# start of SOURCE TEXT

Processing XML Streams with Deterministic Automata

From: Neva Cherniavsky (nchernia@cs.washington.edu)
Date: Wed May 05 2004 - 08:45:12 PDT

  • Next message: Steven Balensiefer: "Lazy DFAs for XML processing"

    This paper describes a method for processing XML streams by converting all
    XPath expressions to DFAs. Previously, it was known that the number of
    states in the DFA is exponential. The authors show two types of DFA
    evaluation, eager and lazy, and show that the former is exponential but
    the latter is not.

    The eager DFA evaluation is also shown to not always be exponential;
    multiple "*"s cause it to be exponential, which occurs infrequently in
    practice. But the "//" construct also causes it to be exponential, which
    is a much bigger problem. Lazy evaluation means that the DFA states are
    computed as needed, and the authors were able to theoretically bound the
    size of the lazy DFA. It is polynomial in the number of states, though it
    depends on the graph schema or DTD for this; a pathologically poor design
    could cause the lazy DFA to have an exponential number of states.

# end of SOURCE TEXT

- **TASK SET**
a) In the post on XML stream processing, what does lazy evaluation mean for the DFA states?
b) Say whether each statement agrees with the post on XML stream processing, and quote the deciding words for each. (i) The "//" construct causes eager DFA evaluation to be exponential. (ii) Multiple "*"s occur frequently in practice. (iii) The bound on the size of the lazy DFA does not depend on the graph schema or DTD.
c) Duplicate everything in the post on XML stream processing from "Date: Wed May" down to "latter is not.".

# start of STORED ROWS

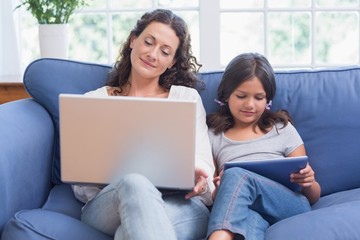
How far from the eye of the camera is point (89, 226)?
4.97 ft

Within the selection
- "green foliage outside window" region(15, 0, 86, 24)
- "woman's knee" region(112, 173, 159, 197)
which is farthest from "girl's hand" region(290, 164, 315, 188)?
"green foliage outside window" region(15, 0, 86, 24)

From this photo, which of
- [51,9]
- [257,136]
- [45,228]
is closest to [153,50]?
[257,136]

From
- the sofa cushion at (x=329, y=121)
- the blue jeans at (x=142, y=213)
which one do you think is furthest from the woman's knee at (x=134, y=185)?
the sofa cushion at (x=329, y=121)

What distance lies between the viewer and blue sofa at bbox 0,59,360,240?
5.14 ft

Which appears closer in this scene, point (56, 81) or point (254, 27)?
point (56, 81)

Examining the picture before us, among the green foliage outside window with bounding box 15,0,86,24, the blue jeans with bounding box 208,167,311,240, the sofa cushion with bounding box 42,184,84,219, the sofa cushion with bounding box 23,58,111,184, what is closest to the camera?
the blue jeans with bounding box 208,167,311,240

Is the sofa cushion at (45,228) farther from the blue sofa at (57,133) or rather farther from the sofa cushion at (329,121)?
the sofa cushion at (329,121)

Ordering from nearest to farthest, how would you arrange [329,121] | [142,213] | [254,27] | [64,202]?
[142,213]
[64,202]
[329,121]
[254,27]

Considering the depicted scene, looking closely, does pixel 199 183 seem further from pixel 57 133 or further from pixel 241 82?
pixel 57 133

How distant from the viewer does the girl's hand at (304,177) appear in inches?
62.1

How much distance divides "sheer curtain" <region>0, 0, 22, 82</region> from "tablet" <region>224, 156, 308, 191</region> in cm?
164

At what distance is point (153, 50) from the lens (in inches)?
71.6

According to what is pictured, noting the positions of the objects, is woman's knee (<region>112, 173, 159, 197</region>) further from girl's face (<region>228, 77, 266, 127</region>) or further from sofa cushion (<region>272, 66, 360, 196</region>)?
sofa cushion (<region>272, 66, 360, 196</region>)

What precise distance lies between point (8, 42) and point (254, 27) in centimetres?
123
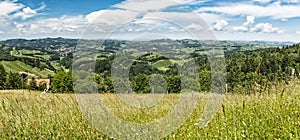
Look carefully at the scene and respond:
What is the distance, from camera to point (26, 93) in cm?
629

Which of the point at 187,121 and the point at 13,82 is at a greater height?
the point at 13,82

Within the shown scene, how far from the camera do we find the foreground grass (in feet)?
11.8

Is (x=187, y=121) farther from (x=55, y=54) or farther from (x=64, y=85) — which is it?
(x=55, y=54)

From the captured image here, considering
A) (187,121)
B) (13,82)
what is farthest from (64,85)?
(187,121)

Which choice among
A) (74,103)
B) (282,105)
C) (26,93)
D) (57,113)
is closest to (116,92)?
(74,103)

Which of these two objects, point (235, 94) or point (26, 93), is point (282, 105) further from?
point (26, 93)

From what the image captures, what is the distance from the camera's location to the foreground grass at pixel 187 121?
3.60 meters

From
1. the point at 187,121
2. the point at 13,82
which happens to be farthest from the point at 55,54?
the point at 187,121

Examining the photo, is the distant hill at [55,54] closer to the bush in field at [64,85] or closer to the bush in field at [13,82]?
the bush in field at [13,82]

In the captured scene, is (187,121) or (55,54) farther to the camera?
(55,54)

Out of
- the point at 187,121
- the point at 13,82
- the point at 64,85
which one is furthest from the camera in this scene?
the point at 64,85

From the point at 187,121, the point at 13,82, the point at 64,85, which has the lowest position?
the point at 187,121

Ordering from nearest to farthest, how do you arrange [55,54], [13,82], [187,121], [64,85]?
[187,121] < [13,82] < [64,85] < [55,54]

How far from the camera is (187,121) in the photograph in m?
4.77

# end of STORED ROWS
# start of STORED ROWS

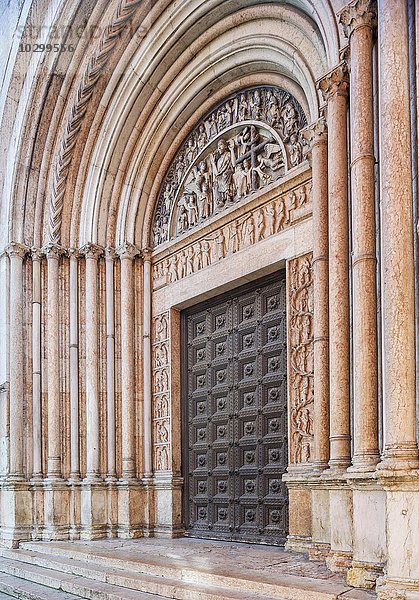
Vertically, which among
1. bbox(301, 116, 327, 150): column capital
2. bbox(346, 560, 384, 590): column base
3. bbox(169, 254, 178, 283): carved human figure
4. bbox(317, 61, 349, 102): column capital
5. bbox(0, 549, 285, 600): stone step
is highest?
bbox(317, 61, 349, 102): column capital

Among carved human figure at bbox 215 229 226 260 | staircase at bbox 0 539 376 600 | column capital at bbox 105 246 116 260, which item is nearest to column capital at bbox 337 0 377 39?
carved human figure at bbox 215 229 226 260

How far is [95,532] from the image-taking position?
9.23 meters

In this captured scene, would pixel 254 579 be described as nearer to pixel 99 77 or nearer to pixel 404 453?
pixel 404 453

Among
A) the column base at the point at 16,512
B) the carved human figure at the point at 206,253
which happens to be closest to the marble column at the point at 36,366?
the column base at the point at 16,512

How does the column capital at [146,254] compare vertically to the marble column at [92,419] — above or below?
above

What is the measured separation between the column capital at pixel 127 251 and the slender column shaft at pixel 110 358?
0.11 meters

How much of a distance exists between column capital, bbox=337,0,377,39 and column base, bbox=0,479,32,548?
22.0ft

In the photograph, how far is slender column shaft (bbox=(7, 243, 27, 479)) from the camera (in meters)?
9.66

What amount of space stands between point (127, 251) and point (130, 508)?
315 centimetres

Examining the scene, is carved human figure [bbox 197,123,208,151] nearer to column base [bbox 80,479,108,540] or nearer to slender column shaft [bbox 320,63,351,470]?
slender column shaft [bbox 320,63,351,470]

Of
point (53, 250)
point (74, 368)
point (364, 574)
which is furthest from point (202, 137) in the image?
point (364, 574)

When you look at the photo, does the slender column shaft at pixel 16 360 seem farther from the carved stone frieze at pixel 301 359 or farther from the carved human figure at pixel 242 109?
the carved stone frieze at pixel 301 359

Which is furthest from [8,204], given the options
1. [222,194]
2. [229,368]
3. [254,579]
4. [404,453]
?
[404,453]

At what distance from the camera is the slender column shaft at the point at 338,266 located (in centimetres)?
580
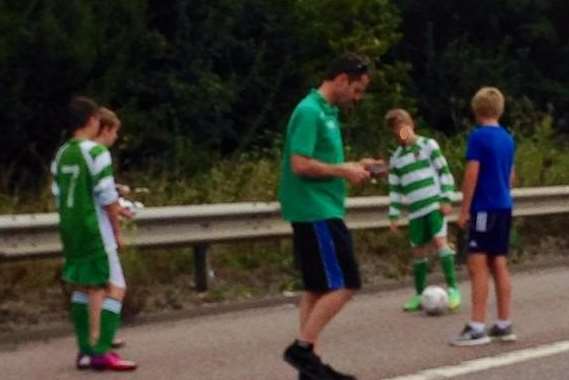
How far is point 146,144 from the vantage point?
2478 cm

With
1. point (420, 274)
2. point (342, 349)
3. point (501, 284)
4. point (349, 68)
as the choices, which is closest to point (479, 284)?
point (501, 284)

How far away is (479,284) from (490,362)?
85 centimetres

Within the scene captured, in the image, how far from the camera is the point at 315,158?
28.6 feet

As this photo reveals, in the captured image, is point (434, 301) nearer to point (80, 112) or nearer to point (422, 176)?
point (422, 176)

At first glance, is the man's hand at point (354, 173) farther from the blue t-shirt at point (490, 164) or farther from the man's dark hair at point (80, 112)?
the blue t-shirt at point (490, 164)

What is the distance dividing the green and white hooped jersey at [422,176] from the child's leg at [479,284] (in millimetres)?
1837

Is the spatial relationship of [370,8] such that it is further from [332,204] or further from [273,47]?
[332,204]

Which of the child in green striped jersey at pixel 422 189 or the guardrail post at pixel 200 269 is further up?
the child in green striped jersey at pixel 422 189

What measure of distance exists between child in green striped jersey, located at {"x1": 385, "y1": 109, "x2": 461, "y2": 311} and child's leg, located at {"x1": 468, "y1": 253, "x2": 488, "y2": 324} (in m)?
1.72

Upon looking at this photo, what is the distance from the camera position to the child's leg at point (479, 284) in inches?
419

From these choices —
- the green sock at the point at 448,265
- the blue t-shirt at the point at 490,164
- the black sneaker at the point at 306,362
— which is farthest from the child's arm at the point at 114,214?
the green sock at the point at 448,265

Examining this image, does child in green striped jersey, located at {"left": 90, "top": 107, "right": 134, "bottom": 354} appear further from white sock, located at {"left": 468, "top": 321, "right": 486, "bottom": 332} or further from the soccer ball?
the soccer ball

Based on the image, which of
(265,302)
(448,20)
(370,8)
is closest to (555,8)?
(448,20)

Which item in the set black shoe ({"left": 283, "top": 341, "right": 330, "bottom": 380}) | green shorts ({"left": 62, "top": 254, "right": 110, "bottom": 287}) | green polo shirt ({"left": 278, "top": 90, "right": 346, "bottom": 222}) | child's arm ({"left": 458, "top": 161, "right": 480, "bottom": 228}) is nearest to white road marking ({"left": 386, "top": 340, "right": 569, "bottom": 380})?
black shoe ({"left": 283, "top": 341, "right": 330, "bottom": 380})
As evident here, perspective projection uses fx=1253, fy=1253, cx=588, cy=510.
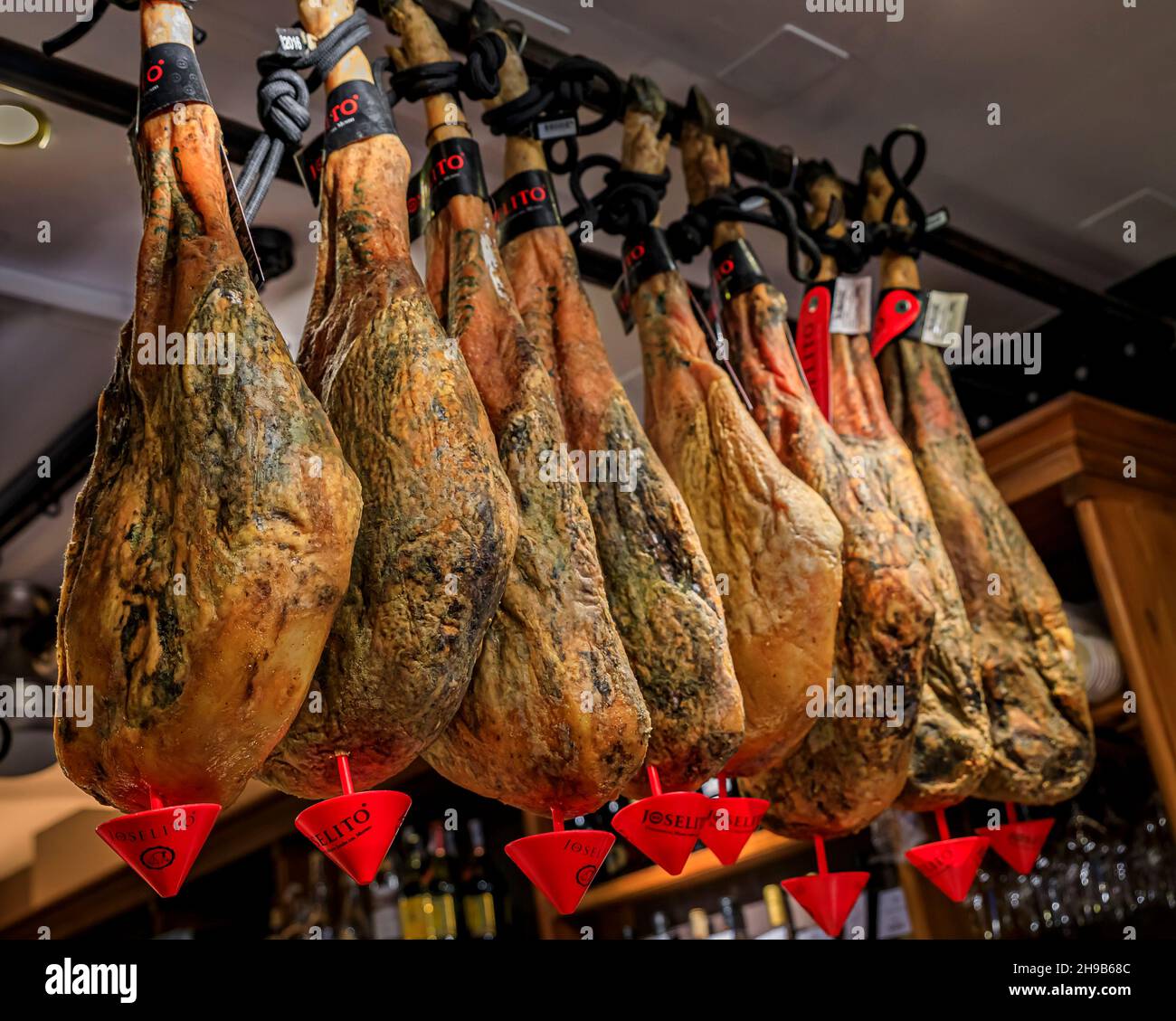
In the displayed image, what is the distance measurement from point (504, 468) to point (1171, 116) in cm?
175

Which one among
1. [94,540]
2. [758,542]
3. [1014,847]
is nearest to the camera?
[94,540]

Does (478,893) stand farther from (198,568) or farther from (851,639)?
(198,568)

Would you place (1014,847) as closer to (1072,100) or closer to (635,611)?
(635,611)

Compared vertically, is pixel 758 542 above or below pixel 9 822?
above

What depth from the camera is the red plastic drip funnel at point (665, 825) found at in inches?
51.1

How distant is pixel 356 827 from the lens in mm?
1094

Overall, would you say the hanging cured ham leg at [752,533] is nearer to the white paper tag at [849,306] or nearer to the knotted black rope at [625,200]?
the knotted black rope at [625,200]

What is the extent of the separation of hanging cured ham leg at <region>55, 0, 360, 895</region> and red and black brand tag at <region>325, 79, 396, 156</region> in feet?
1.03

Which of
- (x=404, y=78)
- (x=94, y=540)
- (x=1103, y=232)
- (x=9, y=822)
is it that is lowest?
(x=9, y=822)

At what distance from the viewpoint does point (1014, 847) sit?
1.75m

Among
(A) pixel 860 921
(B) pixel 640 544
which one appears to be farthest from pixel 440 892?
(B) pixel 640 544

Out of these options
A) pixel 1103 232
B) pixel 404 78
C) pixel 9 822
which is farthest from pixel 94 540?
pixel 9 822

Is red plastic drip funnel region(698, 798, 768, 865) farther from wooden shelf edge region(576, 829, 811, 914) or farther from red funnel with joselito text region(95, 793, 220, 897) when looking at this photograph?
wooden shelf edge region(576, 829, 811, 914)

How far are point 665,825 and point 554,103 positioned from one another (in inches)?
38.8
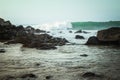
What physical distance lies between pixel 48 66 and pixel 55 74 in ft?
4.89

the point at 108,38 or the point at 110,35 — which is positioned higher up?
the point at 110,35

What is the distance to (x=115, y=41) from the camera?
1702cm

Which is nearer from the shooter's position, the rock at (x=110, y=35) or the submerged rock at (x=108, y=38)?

# end of STORED ROWS

- **SOLUTIONS TO THE PROBLEMS**
a) The DFA states are computed as needed.

b)
(i) Yes: "But the "//" construct also causes it to be exponential"
(ii) No: "which occurs infrequently in practice"
(iii) No: "though it depends on the graph schema or DTD for this"

c)
Date: Wed May 05 2004 - 08:45:12 PDT

  • Next message: Steven Balensiefer: "Lazy DFAs for XML processing"

    This paper describes a method for processing XML streams by converting all
    XPath expressions to DFAs. Previously, it was known that the number of
    states in the DFA is exponential. The authors show two types of DFA
    evaluation, eager and lazy, and show that the former is exponential but
    the latter is not.